Zadanie A:
Odpowiedz na podstawie podanego fragmentu na poniższe pytania, oznaczając odpowiedzi tak samo.
(i) Który pies rzuca się jak opętany na widok sąsiedzkiej dobermanki?
(ii) Jak przypięte są dwie amstaffki do jednej smyczy?
(iii) Dlaczego Bejbi musi chodzić na smyczy?
Zadanie B:
Ustal, czy każde z poniższych stwierdzeń zgadza się z podanym fragmentem. Przy każdym odpowiedz „tak” lub „nie” i przytocz dosłownie rozstrzygające słowa fragmentu.
(i) Trzy olbrzymki chodzą na jednej wspólnej smyczy.
(ii) Pati bardzo często chodzi bez smyczy.
(iii) Bunia rzuca się na dobermankę.

Podany fragment:

____________________

Teraz akurat spaceruję z 3 olbrzymkami - też każda na osobnej smyczy. Technicznie jest ok ale w sytuacji gdy spotykamy naszego wroga sąsiadkę dobermankę, która rzuca się na wszystkie psy, to trochę się obawiam czy gdyby doszło do spięcia to bym opanowała moją sforkę. Bo Dirki się cieszy, Sympa się rzuca jak opętana, a Bunia szczeknie i olewa sprawę. Generalnie jest niezłe zamieszanie, a jednak mocne ponad 100 kg na smyczy przeciwko moim 60 kg to spora różnica.

Link to comment
Share on other sites

Ja wychodze z dwoma amstaffkami na jednej smyczy. Jedna zapieta na jednym koncu, druga na drugim. Ja trzymam po srodku i w zaleznosci ktora akurat wlazi na trawke "popuszczam" w jej strone :wink:
Dla mnie prowadzą się super

[IMG]http://images23.fotosik.pl/11/44c8ea88a624ef08.jpg[/IMG]

Link to comment
Share on other sites

Ja spaceruje z 3 Dzeciakami:) dwójka jest na jednej smyczy(na dwa karabinczyki),na której w srodoku jest koluszko gdzie doczepiam do niego druga smyczke tak zeby było i mi wygodniej i dla nich dłuzej,trzecie chodzi w "drugiej"ręce na swojej smyczce:)fakt faktem bardzo czesto jest takze że Pati chodzi bez smyczy w ogole bo pieknie chodzi przy nodze,jest niezwykle posłuszna ...a przez ulice sama nie przejdzie(niestety mieszkamy w centrum miasta:(),Brutowski na smyczy musi szurować..bo on jest tak wielkim indywidualistom, także mogę płuca wypluć..a on i tak do mnie przyjdzie jak pozalatwia swoje biznesy,z Bejbi natomiast jest róznie..ona też posłuszna bardzo ale smyczka musi być bo to szczeniuch jeszcze..dopiero w parku szaleje free:)

____________________

Dostarczone dane:
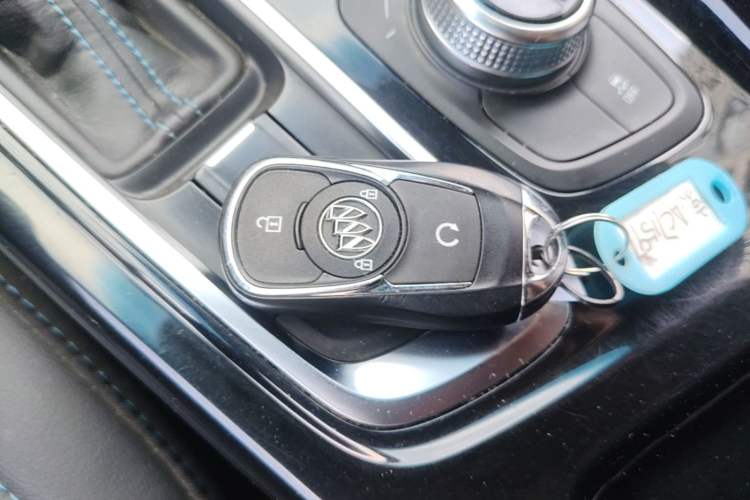 Used Buick Velite 6 2024 430km Comfort Edition Vehicle Key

____________________

Odpowiedź A:
(i) Sympa.
(ii) Jedna jest zapięta na jednym końcu smyczy, druga na drugim, a trzyma się smycz po środku.
(iii) Bo to jeszcze szczeniuch.

Odpowiedź B:
(i) Nie: „też każda na osobnej smyczy”.
(ii) Tak: „bardzo czesto jest takze że Pati chodzi bez smyczy w ogole”.
(iii) Nie: „Bunia szczeknie i olewa sprawę”.